[Dataset excerpts Boundary: Start]
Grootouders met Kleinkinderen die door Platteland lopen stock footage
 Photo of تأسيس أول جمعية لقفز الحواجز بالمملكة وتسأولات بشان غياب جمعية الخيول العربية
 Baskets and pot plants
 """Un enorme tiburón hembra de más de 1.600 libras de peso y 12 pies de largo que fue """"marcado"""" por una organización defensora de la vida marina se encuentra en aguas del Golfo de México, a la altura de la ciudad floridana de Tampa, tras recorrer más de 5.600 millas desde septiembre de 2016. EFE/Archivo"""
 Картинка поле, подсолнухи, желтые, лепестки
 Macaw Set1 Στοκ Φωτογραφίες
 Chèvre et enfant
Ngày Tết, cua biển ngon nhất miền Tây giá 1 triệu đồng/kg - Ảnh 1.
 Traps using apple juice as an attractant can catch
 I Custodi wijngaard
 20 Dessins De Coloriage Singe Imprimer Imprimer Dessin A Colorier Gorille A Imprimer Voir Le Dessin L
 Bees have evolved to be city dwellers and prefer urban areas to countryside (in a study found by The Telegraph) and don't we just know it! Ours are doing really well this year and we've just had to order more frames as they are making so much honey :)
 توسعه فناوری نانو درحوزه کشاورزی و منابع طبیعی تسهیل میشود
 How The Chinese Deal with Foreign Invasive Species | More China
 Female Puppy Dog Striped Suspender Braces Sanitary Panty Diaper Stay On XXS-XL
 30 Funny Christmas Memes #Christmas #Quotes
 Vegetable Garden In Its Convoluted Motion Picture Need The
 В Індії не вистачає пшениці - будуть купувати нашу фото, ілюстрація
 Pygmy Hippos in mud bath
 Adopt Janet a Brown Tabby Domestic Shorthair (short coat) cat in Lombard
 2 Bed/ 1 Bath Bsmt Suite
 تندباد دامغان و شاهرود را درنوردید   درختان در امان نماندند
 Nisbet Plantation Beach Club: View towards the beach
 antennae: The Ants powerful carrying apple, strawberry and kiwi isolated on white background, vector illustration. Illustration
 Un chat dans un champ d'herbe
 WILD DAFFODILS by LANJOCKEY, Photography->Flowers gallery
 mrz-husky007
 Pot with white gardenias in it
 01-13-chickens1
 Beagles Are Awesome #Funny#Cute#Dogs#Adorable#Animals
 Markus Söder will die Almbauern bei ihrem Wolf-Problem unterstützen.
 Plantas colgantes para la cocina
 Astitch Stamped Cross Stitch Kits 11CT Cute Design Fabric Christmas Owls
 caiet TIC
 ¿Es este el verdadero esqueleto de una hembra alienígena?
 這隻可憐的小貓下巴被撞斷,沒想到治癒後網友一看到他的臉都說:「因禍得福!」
[Dataset excerpts Boundary: End]
Your objective
Would you set down every record again, exactly as it appears above?

Solved problem
Grootouders met Kleinkinderen die door Platteland lopen stock footage
 Photo of تأسيس أول جمعية لقفز الحواجز بالمملكة وتسأولات بشان غياب جمعية الخيول العربية
 Baskets and pot plants
 """Un enorme tiburón hembra de más de 1.600 libras de peso y 12 pies de largo que fue """"marcado"""" por una organización defensora de la vida marina se encuentra en aguas del Golfo de México, a la altura de la ciudad floridana de Tampa, tras recorrer más de 5.600 millas desde septiembre de 2016. EFE/Archivo"""
 Картинка поле, подсолнухи, желтые, лепестки
 Macaw Set1 Στοκ Φωτογραφίες
 Chèvre et enfant
Ngày Tết, cua biển ngon nhất miền Tây giá 1 triệu đồng/kg - Ảnh 1.
 Traps using apple juice as an attractant can catch
 I Custodi wijngaard
 20 Dessins De Coloriage Singe Imprimer Imprimer Dessin A Colorier Gorille A Imprimer Voir Le Dessin L
 Bees have evolved to be city dwellers and prefer urban areas to countryside (in a study found by The Telegraph) and don't we just know it! Ours are doing really well this year and we've just had to order more frames as they are making so much honey :)
 توسعه فناوری نانو درحوزه کشاورزی و منابع طبیعی تسهیل میشود
 How The Chinese Deal with Foreign Invasive Species | More China
 Female Puppy Dog Striped Suspender Braces Sanitary Panty Diaper Stay On XXS-XL
 30 Funny Christmas Memes #Christmas #Quotes
 Vegetable Garden In Its Convoluted Motion Picture Need The
 В Індії не вистачає пшениці - будуть купувати нашу фото, ілюстрація
 Pygmy Hippos in mud bath
 Adopt Janet a Brown Tabby Domestic Shorthair (short coat) cat in Lombard
 2 Bed/ 1 Bath Bsmt Suite
 تندباد دامغان و شاهرود را درنوردید   درختان در امان نماندند
 Nisbet Plantation Beach Club: View towards the beach
 antennae: The Ants powerful carrying apple, strawberry and kiwi isolated on white background, vector illustration. Illustration
 Un chat dans un champ d'herbe
 WILD DAFFODILS by LANJOCKEY, Photography->Flowers gallery
 mrz-husky007
 Pot with white gardenias in it
 01-13-chickens1
 Beagles Are Awesome #Funny#Cute#Dogs#Adorable#Animals
 Markus Söder will die Almbauern bei ihrem Wolf-Problem unterstützen.
 Plantas colgantes para la cocina
 Astitch Stamped Cross Stitch Kits 11CT Cute Design Fabric Christmas Owls
 caiet TIC
 ¿Es este el verdadero esqueleto de una hembra alienígena?
 這隻可憐的小貓下巴被撞斷,沒想到治癒後網友一看到他的臉都說:「因禍得福!」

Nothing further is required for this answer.